Maine Medicaid (MaineCare) Income & Asset Limits for Nursing Homes & Long Term Care

Last updated: June 24, 2021


Maine Medicaid Definition

Medicaid in Maine is called MaineCare. Medicaid is a wide-ranging, jointly funded federal and state health care program for low-income individuals of any age. However, this page is focused on Medicaid eligibility for elderly Maine residents who are 65 years old and older who require long-term care, whether that is at home, in a nursing home or in an assisted living residence.

  The American Council on Aging now offers a free, quick and easy Medicaid eligibility test for seniors.


Income & Asset Limits for Eligibility

There are several different Medicaid long-term care programs for which Maine seniors may be eligible. These programs have medical (functional) and financial eligibility requirements, although the exact requirements differ, as do the programs’ benefits.
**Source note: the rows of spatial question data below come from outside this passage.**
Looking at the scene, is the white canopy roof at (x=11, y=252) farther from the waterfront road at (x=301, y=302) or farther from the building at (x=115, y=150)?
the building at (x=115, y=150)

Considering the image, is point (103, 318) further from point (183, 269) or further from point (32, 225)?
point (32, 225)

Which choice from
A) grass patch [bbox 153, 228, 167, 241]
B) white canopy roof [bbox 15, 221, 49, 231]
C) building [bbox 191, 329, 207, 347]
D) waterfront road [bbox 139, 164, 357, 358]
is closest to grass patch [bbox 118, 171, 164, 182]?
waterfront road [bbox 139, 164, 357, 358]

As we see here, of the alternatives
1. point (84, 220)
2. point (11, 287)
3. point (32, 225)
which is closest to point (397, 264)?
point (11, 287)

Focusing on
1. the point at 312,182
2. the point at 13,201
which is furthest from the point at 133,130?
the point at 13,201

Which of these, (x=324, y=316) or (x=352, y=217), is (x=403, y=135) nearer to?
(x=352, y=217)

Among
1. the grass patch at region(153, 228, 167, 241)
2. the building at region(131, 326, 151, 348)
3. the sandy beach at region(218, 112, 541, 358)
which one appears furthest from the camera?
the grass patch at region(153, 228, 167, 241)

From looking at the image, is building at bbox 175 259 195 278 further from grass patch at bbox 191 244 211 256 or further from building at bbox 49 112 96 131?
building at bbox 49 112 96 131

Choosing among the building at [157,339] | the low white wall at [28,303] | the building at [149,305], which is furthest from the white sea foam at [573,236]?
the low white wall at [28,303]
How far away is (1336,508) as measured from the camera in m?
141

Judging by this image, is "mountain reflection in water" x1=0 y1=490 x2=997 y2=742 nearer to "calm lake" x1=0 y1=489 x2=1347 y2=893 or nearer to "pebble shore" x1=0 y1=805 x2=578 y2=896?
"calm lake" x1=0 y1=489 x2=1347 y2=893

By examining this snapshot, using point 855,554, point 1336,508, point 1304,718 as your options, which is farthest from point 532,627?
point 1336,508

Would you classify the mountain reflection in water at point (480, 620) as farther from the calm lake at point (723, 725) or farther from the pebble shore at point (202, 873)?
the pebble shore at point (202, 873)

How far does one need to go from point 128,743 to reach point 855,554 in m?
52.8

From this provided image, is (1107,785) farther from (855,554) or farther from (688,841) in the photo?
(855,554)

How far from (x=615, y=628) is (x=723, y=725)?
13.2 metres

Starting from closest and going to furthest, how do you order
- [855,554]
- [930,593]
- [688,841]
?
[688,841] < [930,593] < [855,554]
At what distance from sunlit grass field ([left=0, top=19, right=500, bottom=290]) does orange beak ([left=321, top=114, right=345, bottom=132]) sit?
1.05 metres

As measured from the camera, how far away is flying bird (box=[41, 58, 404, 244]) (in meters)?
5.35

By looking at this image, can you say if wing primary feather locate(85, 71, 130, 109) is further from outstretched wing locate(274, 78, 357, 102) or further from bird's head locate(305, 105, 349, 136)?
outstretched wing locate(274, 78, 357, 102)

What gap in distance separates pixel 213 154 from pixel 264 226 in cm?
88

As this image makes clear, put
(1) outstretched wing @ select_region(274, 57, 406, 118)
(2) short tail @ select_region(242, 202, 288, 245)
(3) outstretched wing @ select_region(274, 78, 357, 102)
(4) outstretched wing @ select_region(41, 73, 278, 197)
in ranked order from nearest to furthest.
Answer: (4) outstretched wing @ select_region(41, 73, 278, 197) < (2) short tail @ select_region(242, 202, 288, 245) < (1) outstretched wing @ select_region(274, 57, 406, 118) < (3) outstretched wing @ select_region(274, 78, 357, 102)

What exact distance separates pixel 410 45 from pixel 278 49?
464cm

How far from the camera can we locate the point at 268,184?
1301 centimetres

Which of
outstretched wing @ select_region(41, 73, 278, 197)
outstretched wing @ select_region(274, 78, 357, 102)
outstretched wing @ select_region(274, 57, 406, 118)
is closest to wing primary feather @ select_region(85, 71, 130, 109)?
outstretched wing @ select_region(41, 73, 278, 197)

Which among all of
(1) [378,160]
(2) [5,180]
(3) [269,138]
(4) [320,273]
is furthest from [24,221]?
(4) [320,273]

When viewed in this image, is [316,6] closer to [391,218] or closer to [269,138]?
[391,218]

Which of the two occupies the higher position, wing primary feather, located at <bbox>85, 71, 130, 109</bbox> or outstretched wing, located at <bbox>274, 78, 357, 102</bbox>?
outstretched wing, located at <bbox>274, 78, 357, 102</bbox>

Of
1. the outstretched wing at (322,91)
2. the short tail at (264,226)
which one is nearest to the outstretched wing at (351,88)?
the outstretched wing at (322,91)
Further complicating eligibility are the facts that the criteria vary with marital status and that Maine offers multiple pathways towards eligibility.

1) Institutional / Nursing Home Medicaid – is an entitlement (anyone who is eligible will receive assistance) and is provided only in nursing homes.
2) Medicaid Waivers / Home and Community Based Services – Limited number of participants. Provided at home, adult day care, or in assisted living.
3) Regular Medicaid / Aged Blind and Disabled – is an entitlement (meeting the eligibility requirements guarantees one will receive services) and is provided at home or adult day care.

The table below provides a quick reference to allow seniors to determine if they might be immediately eligible for long term care from a Medicaid program. Alternatively, taking the Medicaid Eligibility Test can prove helpful. IMPORTANT, not meeting all the criteria below does not mean one is not eligible or cannot become eligible for Medicaid in Maine.  More.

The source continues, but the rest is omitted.